_TRECHO SELECIONADO_
Contrato com Kroll foi legal, diz banqueiro
DA COLUNISTA DA FOLHA
Leia a seguir a continuação da
entrevista de Daniel Dantas, em
que o banqueiro admite que seu
conflito com os fundos de pensão
"foi péssimo". Afirma ainda que
não vê uma postura do governo
contrária a ele.
Folha - O sr. não tem medo de que
as pessoas não façam mais negócios com o sr.?
Dantas - Nós temos vários outros sócios muito satisfeitos conosco. E isso que o Citi está fazendo não é uma ação judicial. É uma
campanha. Ele pediu que o processo se tornasse público para me
pôr pressão, acreditando que já
temos outros dois conflitos [com
fundos de pensão e a Telecom Italia] e que não conseguiríamos nos
defender num terceiro. O que é
mais perverso nisso é que os dois
outros conflitos que possivelmente nos fragilizaram aconteceram
para que defendêssemos os ativos
do Citibank, de quem os fundos,
em conjunto com a Telecom Italia, queriam tomar o controle. E
ele hoje se une aos dois para tomar a nossa parte. Então o que o
Citi está fazendo é uma atitude da
pior categoria. Da pior categoria.
É imoral. É uma manobra intimidatória para que cedamos direitos
que não temos obrigação de ceder.
Folha - Que direitos?
Dantas O Citi estava tendo problemas em vários lugares do
mundo -EUA, Europa, Itália, Japão-, que estavam erodindo a
marca do banco. O Citi sofreu
mudanças internas, e houve o
anúncio de que a prioridade do
banco era a ética. Nesse contexto,
a Telecom Italia começou a botar
uma pressão enorme em cima do
Citi, e o banco disse à empresa
que tinha poderes para influenciar a solução do nosso assunto
no Brasil. A reação da Telecom
Italia foi mista: negociar com o Citi [para comprar as ações do banco na Brasil Telecom], mas aumentar a pressão também. O
[Marco Tronchetti] Provera suspendeu todas as transações e disse
que o Citi era uma instituição inidônea. No caso Parmalat, o Citi
foi pego para Cristo, numa campanha na imprensa estimulada
pela Telecom Italia. E houve então
uma ordem para parar o barulho
[no Brasil]. Ao preço que fosse. Aí
começaram as negociações com a
Telecom Italia para solucionar os
problemas. O Citi queria que fizéssemos muitas concessões de
direitos, para conseguir viabilizar
suas negociações com a Telecom
Italia [o banco pretenderia vender
sua participação acionária aos italianos]. Nós, do nosso lado, não
entendíamos que tínhamos que
fazer tantas concessões por conta
dos interesses estratégicos do Citi.

_DADOS DISPONÍVEIS_

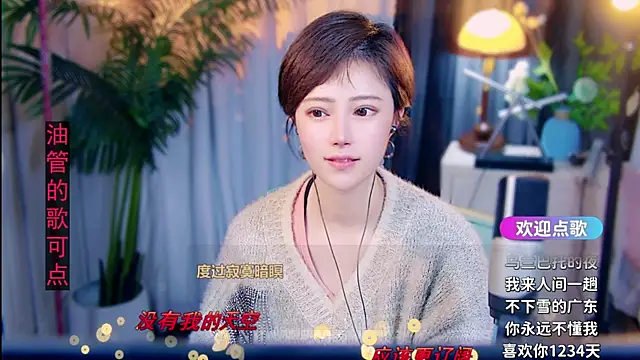 Chat +18 de cherry-fa ao vivo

_EXERCÍCIOS_
1: Na entrevista com Daniel Dantas, por que, segundo o banqueiro, o Citi pediu que o processo se tornasse público? Responda em uma a três frases.
2: Liste todos os lugares do mundo em que, de acordo com a entrevista com Daniel Dantas, o Citi estava tendo problemas.
3: Dê continuidade à entrevista com Daniel Dantas, prosseguindo a partir da última frase apresentada.
Os dados não são necessários para resolver as atividades.

_RESPOSTAS POR TAREFA_
1: Segundo Dantas, o Citi pediu que o processo se tornasse público para pressioná-lo. O banco acreditava que, por já ter dois conflitos, com os fundos de pensão e com a Telecom Italia, ele não conseguiria se defender num terceiro.

2: EUA, Europa, Itália, Japão

3:
Folha - O sr. se considera traído
por eles?
Dantas - Se eu me considero traído? Me considero. Nós tivemos
um trabalho enorme, imenso, para conseguir defender a integridade do patrimônio do Citi nos últimos anos, e a pressão que ele está
fazendo neste presente momento
é para que sacrifiquemos direitos
nossos. O Citi quer alimentar a fome do atacante com pedaços do
corpo do aliado.
Folha - O sr. foi indiciado na semana passada por formação de
quadrilha, corrupção ativa e divulgação de segredo. O sr. teve medo
de ser preso nas últimas semanas?
Dantas - Eu, para falar a verdade,
não tive não. Não achei que seria
preso. Mas depois os advogados
me disseram que os riscos eram
maiores do que eu estava imaginando.
Folha - E qual foi a sua sensação?
Dantas - Repare o seguinte:
quantas pessoas no Brasil foram
presas e têm razão? O grande problema no Brasil é você ser preso
com motivo. Preso sem motivo,
tem gente aí que acha motivo de
júbilo. Um foi preso pela ditadura, o outro foi preso por não sei o
quê. Se for preso injustamente, o
que eu posso fazer?
Folha - Mas o sr, não sente nem
um tremor na barriga?
Dantas - É uma sensação muito
desagradável. É completamente
desconfortável. Não recomendo
para ninguém (risos).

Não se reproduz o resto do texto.